» PROVIDED PASSAGE
There has been recently an intense interest in verification and validation of large-scale simulations and in quantifying uncertainty, and several workshops have been organized to address this subject. Characterization of uncertainty is a complex subject in general, but it can be roughly classified as numerical uncertainty and physical uncertainty. The former includes spatiotemporal discretization errors, errors in numerical boundary conditions (e.g., outflow), errors in solvers or geometry description, etc. On the other hand, physical uncertainty includes errors due to unknown boundary and initial conditions, imprecise transport coefficients or interaction terms, insufficient knowledge of the flow geometry, approximate constitutive laws, etc. Coupled problems involving source and interaction terms tend to be particularly difficult to simulate even deterministically, so providing error bars for such solutions is an even more difficult task. Uncertainty can also be characterized as epistemic, i.e., reducible, or as irreducible. For example, if much finer simulations are performed or better experiments with higher resolution instruments are conducted, that will provide more accurate boundary conditions. This will reduce the uncertainty level. But even in such cases, and certainly in many simulations of realistic configurations, uncertainty is irreducible beyond some level due to insufficient detail of input, e.g., background turbulence and random roughness. There are no absolutely quiet wind tunnels and the ocean or the atmosphere are not quiet environments either.

» TASK REQUIREMENTS
Answer these questions using the passage on simulation uncertainty:
(a) Into which two broad classes can uncertainty be roughly divided?
(b) What other word does the passage give for epistemic uncertainty?
(c) Which two examples of insufficient input detail make uncertainty irreducible beyond some level?

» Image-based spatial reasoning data
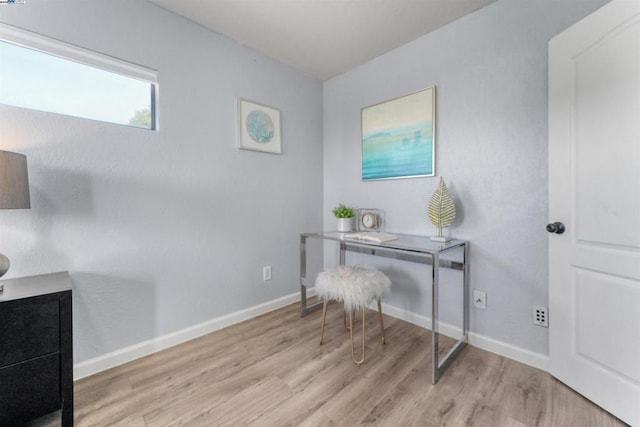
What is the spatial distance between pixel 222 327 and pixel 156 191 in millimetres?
1159

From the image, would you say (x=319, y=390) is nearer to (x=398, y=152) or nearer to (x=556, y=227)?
(x=556, y=227)

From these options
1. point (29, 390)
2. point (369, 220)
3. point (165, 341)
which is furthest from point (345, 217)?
point (29, 390)

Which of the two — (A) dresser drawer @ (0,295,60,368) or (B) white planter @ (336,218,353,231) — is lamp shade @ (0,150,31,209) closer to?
(A) dresser drawer @ (0,295,60,368)

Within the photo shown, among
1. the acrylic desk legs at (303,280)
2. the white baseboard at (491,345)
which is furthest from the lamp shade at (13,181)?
the white baseboard at (491,345)

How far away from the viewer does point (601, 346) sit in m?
1.26

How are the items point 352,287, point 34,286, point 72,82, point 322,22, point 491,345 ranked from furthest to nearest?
point 322,22 → point 491,345 → point 352,287 → point 72,82 → point 34,286

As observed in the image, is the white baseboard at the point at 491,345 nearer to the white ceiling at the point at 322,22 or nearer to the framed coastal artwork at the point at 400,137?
the framed coastal artwork at the point at 400,137

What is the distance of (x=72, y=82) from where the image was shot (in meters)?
1.51

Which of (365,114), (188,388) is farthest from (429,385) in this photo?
(365,114)

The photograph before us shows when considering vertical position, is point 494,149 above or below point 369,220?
above

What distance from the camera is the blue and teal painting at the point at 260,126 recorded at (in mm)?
2242

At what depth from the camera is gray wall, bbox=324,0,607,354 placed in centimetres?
157

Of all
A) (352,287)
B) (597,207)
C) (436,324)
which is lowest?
(436,324)

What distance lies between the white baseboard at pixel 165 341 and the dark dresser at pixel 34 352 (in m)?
0.38
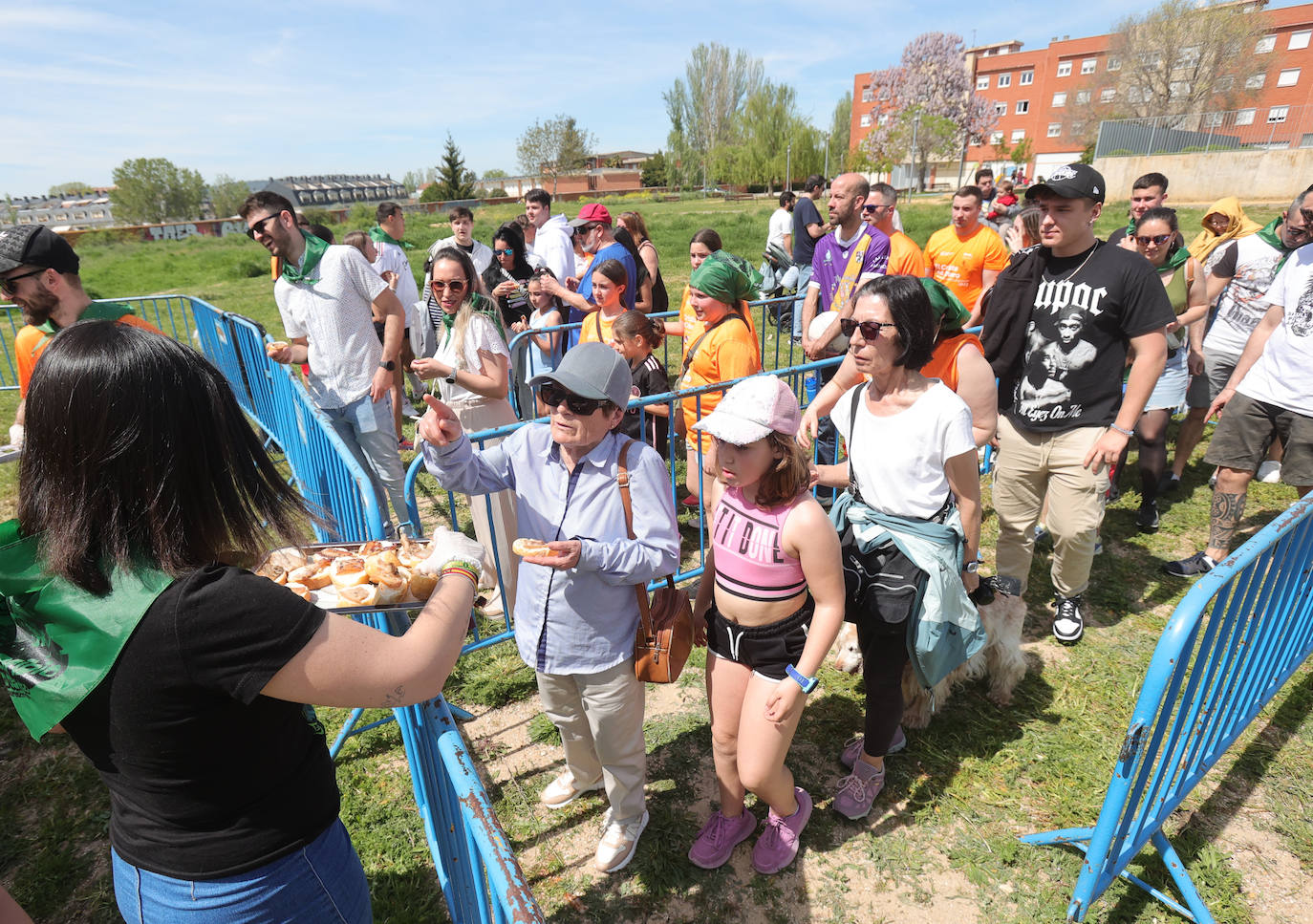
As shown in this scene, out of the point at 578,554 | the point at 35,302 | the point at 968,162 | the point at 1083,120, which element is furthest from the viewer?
the point at 968,162

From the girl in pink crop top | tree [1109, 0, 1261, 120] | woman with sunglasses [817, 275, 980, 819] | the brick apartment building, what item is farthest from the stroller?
tree [1109, 0, 1261, 120]

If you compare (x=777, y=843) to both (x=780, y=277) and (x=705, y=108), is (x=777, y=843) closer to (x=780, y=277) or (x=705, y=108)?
(x=780, y=277)

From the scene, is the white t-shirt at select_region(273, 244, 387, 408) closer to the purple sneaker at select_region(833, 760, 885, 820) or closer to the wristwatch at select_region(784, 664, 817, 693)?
the wristwatch at select_region(784, 664, 817, 693)

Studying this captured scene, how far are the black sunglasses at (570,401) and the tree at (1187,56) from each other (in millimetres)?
51790

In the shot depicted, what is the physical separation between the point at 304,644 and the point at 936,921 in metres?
2.62

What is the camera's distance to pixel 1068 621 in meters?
4.09

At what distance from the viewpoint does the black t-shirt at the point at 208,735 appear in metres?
1.14

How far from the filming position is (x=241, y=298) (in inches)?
686

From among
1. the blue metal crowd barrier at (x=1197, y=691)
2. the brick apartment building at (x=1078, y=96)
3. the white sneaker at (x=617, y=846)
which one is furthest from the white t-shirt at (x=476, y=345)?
the brick apartment building at (x=1078, y=96)

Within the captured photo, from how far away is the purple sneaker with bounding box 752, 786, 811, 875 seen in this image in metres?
2.79

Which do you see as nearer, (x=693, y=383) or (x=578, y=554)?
(x=578, y=554)

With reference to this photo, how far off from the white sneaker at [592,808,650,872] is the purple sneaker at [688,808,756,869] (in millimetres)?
245

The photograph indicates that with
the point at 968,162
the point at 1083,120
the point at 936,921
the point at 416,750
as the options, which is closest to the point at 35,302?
the point at 416,750

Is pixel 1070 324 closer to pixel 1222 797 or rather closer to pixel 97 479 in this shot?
pixel 1222 797
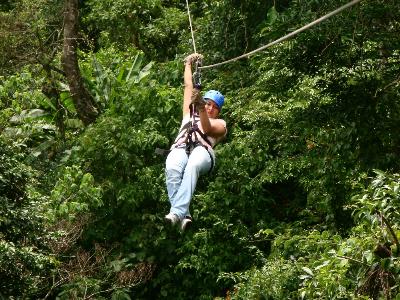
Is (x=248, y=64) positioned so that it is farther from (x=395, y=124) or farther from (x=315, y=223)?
(x=395, y=124)

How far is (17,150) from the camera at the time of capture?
7.79m

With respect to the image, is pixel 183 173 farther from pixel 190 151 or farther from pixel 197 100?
pixel 197 100

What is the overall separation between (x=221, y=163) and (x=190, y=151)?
3.01 metres

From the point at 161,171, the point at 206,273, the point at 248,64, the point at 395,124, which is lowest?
the point at 206,273

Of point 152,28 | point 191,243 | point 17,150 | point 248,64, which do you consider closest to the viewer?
point 17,150

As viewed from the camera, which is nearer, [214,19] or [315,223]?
[315,223]

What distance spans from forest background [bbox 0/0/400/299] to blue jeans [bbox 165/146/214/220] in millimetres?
891

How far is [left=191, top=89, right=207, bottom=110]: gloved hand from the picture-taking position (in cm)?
518

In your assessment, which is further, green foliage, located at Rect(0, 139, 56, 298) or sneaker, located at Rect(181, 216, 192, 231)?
green foliage, located at Rect(0, 139, 56, 298)

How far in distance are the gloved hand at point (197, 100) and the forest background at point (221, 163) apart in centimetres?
114

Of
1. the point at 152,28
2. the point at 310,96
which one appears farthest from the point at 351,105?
the point at 152,28

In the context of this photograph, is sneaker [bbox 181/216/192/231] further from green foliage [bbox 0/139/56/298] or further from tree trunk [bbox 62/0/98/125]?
tree trunk [bbox 62/0/98/125]

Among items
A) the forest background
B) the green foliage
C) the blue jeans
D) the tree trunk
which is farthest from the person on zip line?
the tree trunk

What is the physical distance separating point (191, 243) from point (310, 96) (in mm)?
1931
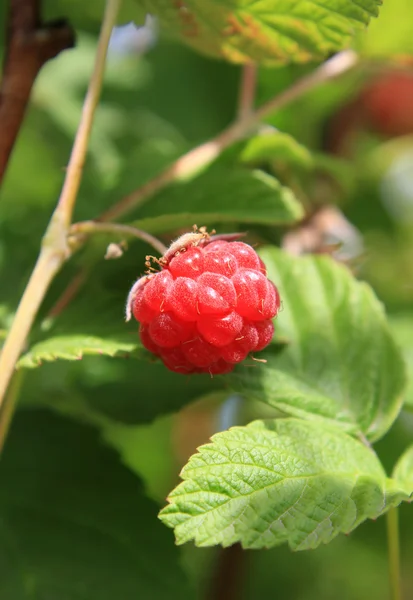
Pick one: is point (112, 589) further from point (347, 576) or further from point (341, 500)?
point (347, 576)

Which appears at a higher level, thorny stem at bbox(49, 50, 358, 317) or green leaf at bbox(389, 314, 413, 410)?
thorny stem at bbox(49, 50, 358, 317)

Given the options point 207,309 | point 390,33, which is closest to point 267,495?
point 207,309

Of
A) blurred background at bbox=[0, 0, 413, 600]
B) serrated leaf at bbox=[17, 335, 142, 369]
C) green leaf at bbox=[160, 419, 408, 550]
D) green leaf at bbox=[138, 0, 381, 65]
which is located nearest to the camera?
green leaf at bbox=[160, 419, 408, 550]

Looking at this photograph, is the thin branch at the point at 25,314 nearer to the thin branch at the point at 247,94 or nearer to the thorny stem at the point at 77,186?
the thorny stem at the point at 77,186

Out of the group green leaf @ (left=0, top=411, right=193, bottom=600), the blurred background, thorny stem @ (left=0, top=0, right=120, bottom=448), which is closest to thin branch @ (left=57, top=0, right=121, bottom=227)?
thorny stem @ (left=0, top=0, right=120, bottom=448)

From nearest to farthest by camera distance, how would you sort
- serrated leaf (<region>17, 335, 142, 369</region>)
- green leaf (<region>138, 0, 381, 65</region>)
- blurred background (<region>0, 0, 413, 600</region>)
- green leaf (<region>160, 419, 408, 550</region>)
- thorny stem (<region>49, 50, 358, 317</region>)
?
green leaf (<region>160, 419, 408, 550</region>) → serrated leaf (<region>17, 335, 142, 369</region>) → green leaf (<region>138, 0, 381, 65</region>) → thorny stem (<region>49, 50, 358, 317</region>) → blurred background (<region>0, 0, 413, 600</region>)

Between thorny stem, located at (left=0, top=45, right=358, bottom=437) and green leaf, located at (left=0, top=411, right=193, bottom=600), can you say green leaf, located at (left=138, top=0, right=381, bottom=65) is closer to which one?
thorny stem, located at (left=0, top=45, right=358, bottom=437)

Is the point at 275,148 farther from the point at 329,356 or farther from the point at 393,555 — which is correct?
the point at 393,555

» REPLY TO THE TASK
(a) Numerical uncertainty and physical uncertainty
(b) Reducible
(c) Background turbulence and random roughness